While aid organizations, including the World Food Programme and the United Nations, have supplies at the ready, Israel is blocking most of them from entering Gaza. In September, aid organizations found that 83 percent of required food aid was not making it into Gaza, meaning people in Gaza were eating an average of just one meal every other day. The Knesset, Israel’s parliament, voted in October to ban the United Nations Relief and Works Agency for Palestine Refugees in the Near East (UNRWA) from operating in Israel and Palestinian territories—a decision that Palestinian refugees and human rights advocates have called devastating.

UNRWA plays a singular role in the Gaza Strip that will all but disappear once the ban goes into effect. Especially crucial is the agency’s role in providing food to Palestinians in Gaza during the war. UNRWA’s distribution network accounts for 60 percent of food entering the territory each month. But even while UNRWA continues to operate, hunger is widespread throughout the Gaza Strip.

Earlier this month, the U.N. Office for the Coordination of Humanitarian Affairs (OCHA) reported that Israeli authorities have blocked or impeded every aid shipment to North Gaza since October. 

“Of the multitude of unacceptable measures Israel is using, starving the population of Gaza is particularly horrifying,” Israeli human rights organization B’Tselem wrote in a report last April on Israel’s blockade of Gaza. “For months, Israel has pursued a policy of total blockade, complete destruction of the possibility of local food production through farming or fishing, and restrictions on the delivery of aid. The result of this policy is millions of starving people.”

U.N. experts warn that, without action to end the blockade, Gaza’s food crisis will worsen. U.N. Deputy Secretary-General Amina J. Mohammed said aid to Gaza is struggling to reach Palestinians, violating international law. In December, Mohammed delivered U.N. Secretary-General António Guterres’ remarks on the humanitarian crisis in Gaza, noting that the disaster in Gaza is a “dystopian humanitarian landscape in which respect for basic principles of humanity is being shredded.”

“Let’s be clear,” Mohammed said. “The nightmare in Gaza is not a crisis of logistics. It’s a crisis of political will and of respect for fundamental principles of international humanitarian law.”
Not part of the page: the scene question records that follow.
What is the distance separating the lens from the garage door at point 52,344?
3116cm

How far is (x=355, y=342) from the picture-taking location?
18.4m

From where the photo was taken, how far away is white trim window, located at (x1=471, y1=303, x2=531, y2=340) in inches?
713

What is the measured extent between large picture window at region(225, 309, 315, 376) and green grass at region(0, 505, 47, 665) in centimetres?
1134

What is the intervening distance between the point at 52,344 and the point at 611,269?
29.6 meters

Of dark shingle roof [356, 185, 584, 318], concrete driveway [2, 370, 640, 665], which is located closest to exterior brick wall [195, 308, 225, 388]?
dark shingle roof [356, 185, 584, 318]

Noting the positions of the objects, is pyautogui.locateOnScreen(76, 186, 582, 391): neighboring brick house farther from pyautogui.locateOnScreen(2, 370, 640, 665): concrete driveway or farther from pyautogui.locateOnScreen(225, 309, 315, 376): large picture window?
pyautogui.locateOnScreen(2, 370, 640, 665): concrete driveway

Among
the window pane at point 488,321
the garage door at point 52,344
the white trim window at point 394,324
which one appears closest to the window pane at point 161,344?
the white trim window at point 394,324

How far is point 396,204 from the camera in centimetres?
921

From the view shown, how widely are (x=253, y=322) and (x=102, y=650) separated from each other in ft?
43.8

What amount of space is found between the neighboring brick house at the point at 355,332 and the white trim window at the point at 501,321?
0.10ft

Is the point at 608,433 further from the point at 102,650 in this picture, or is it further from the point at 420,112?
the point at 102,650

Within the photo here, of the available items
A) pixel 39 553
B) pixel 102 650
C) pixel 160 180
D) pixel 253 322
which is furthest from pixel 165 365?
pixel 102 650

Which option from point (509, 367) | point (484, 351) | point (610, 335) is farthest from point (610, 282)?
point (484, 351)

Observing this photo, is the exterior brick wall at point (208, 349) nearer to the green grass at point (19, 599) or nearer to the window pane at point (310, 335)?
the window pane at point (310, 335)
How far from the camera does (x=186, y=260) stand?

With all border crossings closed and nearly no aid entering Gaza, a flour sack costs 700 shekels, the equivalent of about 200 US dollars—a price most people in Gaza cannot afford. Over two-thirds of Gaza’s population lives in poverty. Many families survive on minimal rations, if any at all.

“My priority as a father is to provide for my children, even before myself,” Ayman explains, adding that the famine in Gaza has been especially difficult for his daughter, who hasDown syndrome. She doesn’t understand why food has become so scarce, he says, and a lack of sufficient nutrition has had a negative impact on her health and energy levels. Her specific nutritional requirements are nearly impossible to follow under these conditions.

After fleeing Deir al-Balah, a governorate about five miles south of Nuseirat, many times, Ayman has been caring for both his and his sister’s families. When we spoke in late December, he had just shared his last sack of flour with his sister, who has six children. With no solution in sight, Ayman’s uncertainty grows, making it hard for him to stay strong for his children.

“I’ve left all my needs to the heavens,” Ayman says. “It breaks me to see my children hungry while I stand powerless.”